Всё-таки Андрей Васильевич был человек волевой. Он взял себя в руки. Но ощущение неприятное. … Будешь теперь думать, что из-за каждого угла, из-за каждого куста в тебя кто-то целится. Он, разумеется, не трус, но постоянно чувствовать себя на мушке… К тому же, если этот тип за две тысячи рублей готов убить его, то почему не сможет сделать что-нибудь нехорошее Славке или жене? Вздумает расправиться с ним, а попадёт в них? От этих предположений сделалось нехорошо. Надо ещё раз хорошенько прочитать письмо, может, мелькнёт какая мысль…
Андрей Васильевич достал письмо и прямо в машине, против грозной рябинки, вновь внимательно его прочитал. Как видно, писавший не очень грамотный и не очень умный человек. Это плохо. Дурак непредсказуем и на всё способен. В милицию, конечно, обязательно надо обратиться – на этот счёт у Андрея Васильевича не было никаких сомнений. Но кто этот аноним? Почему он требует две тысячи, а не десять или пятьдесят? Ах, ну конечно! Наверное, он считает, что директор, то есть он, должен ему именно две тысячи рублей!
Андрей Васильевич начал вспоминать, кому он мог задолжать две тысячи.
Армянскую бригаду недавно рассчитал, заплатил копейка в копейку. Да ни один армянин и не напишет, как в письме: «получишь жакана в лоб». Нет, это свой брат местный, из тех, кто пишет ему заявления: «Прошу продать мне парасёнка. В прозьбе прошу не отказать».
Так, ещё кто может быть? Месяц назад с токарем у него был скандал, с приезжим. Как бишь его? Чагин, кажется. Великого специалиста из себя корчил. Двести девяносто рублей заработал за месяц. Естественно, он не подписал ведомость. Вызвал нормировщицу мехмастерской: «С каких пор, – спросил, – у вас токарь получает столько же, сколько директор?»

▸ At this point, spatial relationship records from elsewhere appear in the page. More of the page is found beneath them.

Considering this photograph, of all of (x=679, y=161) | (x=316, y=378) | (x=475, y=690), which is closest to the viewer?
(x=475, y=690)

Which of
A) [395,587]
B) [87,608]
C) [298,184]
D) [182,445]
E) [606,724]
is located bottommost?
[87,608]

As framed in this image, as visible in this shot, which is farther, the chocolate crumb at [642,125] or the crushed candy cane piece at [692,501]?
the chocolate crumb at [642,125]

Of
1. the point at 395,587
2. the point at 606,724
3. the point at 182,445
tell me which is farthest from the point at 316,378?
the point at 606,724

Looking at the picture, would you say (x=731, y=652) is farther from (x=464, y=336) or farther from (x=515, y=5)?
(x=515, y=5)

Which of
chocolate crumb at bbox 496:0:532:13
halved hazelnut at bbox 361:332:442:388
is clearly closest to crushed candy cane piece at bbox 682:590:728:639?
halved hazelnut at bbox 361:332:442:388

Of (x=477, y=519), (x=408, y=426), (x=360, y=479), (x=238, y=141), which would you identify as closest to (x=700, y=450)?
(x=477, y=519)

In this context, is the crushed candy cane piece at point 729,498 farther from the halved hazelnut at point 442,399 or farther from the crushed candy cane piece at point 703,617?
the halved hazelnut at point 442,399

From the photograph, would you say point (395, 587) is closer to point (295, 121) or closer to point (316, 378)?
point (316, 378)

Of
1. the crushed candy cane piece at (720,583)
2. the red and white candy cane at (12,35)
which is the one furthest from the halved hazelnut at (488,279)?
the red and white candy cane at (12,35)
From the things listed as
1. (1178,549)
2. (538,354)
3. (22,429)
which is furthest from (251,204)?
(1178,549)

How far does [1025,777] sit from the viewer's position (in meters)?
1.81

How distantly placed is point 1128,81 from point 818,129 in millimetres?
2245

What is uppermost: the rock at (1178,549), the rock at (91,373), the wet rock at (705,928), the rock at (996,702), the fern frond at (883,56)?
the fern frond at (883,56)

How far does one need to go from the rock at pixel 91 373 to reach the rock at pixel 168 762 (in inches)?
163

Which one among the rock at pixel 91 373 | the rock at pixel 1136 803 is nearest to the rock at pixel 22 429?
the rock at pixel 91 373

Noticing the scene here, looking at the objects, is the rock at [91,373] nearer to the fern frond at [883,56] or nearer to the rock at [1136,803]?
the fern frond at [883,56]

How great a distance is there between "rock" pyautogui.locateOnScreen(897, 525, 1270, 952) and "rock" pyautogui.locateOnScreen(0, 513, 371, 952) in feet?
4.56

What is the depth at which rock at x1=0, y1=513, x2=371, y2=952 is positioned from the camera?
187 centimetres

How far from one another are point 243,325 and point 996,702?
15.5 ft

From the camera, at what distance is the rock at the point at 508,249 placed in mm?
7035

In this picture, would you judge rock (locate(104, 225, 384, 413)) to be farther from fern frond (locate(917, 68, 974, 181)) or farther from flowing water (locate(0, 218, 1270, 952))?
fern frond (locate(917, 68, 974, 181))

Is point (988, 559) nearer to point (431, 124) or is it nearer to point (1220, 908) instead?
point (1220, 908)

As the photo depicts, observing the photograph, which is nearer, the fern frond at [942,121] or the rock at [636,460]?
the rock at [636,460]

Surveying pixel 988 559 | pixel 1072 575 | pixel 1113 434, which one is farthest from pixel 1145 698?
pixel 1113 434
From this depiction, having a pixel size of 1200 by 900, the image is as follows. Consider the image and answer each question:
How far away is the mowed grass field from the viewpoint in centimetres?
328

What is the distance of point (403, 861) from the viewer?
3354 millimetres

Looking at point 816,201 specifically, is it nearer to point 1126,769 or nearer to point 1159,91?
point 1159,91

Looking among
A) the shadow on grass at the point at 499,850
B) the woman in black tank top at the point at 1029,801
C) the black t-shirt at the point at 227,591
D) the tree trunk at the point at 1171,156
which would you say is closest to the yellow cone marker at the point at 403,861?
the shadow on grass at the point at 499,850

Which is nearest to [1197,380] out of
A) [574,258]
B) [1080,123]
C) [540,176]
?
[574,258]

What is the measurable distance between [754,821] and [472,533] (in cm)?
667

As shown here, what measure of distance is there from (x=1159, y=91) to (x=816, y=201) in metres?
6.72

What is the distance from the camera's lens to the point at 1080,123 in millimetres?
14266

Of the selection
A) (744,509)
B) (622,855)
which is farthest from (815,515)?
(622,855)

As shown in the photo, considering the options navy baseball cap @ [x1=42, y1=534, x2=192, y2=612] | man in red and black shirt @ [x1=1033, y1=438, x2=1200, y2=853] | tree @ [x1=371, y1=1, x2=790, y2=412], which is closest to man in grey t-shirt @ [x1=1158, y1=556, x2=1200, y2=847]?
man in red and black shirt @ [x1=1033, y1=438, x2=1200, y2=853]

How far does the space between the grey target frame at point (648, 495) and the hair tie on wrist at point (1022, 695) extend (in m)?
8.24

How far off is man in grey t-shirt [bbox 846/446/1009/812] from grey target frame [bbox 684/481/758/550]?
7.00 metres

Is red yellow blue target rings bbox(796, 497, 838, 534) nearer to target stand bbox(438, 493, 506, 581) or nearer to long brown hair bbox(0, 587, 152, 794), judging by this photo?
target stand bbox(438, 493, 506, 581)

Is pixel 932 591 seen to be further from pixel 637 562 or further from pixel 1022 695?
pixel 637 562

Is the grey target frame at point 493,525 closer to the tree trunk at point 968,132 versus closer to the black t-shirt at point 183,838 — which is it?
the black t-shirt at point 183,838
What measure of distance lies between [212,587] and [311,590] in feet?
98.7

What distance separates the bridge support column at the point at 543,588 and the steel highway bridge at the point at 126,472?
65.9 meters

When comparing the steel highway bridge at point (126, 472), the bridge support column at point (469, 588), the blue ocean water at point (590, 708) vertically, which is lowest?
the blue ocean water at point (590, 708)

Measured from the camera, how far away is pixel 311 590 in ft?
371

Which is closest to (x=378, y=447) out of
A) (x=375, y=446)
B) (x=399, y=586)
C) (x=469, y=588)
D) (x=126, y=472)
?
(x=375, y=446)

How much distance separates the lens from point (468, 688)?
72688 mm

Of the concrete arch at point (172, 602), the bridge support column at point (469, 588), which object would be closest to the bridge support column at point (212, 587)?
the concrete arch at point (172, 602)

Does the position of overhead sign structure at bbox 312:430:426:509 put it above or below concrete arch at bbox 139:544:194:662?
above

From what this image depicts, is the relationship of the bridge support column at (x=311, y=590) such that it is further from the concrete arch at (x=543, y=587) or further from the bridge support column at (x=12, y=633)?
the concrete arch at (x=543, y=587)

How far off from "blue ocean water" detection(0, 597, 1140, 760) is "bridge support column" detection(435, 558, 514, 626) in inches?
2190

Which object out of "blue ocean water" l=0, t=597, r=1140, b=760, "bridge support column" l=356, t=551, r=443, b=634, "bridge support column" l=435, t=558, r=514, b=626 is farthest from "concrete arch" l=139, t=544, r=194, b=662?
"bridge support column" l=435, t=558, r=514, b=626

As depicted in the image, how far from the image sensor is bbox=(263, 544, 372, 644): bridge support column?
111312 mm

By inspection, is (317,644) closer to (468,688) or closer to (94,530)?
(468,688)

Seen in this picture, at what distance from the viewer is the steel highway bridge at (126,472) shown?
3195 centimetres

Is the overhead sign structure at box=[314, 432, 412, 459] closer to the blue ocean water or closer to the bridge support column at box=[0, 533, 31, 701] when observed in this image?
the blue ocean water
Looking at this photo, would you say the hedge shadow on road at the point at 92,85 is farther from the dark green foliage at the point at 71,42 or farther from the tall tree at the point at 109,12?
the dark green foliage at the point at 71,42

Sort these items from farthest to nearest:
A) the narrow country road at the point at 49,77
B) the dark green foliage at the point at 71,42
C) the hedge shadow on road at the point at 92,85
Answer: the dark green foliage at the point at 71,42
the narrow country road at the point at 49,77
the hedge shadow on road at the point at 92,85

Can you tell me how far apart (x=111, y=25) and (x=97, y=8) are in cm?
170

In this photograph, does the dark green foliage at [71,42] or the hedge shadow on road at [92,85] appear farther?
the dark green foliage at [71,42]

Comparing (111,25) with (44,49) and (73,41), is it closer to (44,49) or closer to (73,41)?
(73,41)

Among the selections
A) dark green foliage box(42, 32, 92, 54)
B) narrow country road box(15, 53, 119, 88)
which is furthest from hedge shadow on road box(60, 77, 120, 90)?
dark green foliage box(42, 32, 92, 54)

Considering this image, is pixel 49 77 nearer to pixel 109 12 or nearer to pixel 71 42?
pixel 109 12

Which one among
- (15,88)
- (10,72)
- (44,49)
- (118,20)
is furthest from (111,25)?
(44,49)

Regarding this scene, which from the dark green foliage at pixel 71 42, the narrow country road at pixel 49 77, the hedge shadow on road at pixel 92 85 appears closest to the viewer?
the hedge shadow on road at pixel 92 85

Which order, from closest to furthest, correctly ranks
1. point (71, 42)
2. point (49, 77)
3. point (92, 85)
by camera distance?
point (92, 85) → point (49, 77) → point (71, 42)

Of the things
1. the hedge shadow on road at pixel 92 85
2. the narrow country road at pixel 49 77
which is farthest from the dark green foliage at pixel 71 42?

Она залепетала, что Чагин работал в две смены, что у него шестой разряд. Он, конечно, не стал её слушать: «Возьмите наряды и переделайте, чтобы не больше двухсот».
На другое утро прибежал ужасно злой Чагин: «Я хочу корову купить, я после работы оставался!» – «Ну и что, что оставался?» Позвонил в бухгалтерию: «Ну-ка, принесите его наряды.… Какая у тебя тарифная ставка? Смотри, везде пятьдесят три копейки. Так что это ты, пятьсот часов в месяц выработал? Ишь, Стаханов нашёлся!» А Чагин: «Я пятнадцать лет на заводе проработал. Я за счёт мастерства ваши нормы и в четыре раза перевыполню! Я на вас в суд подам!» – «Послушай, мастер, и запомни хорошенько: здесь в совхозе я тебе и прокурор, и судья, и народный заседатель. Подавай в суд, а я напишу приказ о пересмотре норм времени. Ты знаешь, когда эти нормы писались? Двадцать лет назад. Смотри, и другим передай: будете наглеть, я вам такие нормы сделаю, и за три смены на двести рублей не наточите».
Чагин ушёл злее чёрта, но в суд не подал.
И всё же это не Чагин. Во-первых, девяносто рублей, а не две тысячи. А, во-вторых, Чагин человек городской и тоже не напишет: «деньги покладёшь». Хотя, кто знает, он же его по русскому языку не экзаменовал. Значит, зацепки нет. Кто же этот гад? Закипел от ярости: какая-то дрянь, не выучившаяся даже грамоте, смеет его пугать: «если поедешь в милицию…». Конечно поедет, непременно поедет. Вот сейчас только даст расчехвостку главному зоотехнику – и поедет.